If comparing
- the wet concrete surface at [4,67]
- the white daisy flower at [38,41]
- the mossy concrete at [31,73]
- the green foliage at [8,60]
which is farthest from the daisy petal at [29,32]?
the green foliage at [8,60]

********************

→ **Short exercise**
Extract every line of the entries above and reproduce each one word for word.

→ **Complete response**
If comparing
- the wet concrete surface at [4,67]
- the white daisy flower at [38,41]
- the mossy concrete at [31,73]
- the green foliage at [8,60]
which is farthest from the daisy petal at [29,32]?
the green foliage at [8,60]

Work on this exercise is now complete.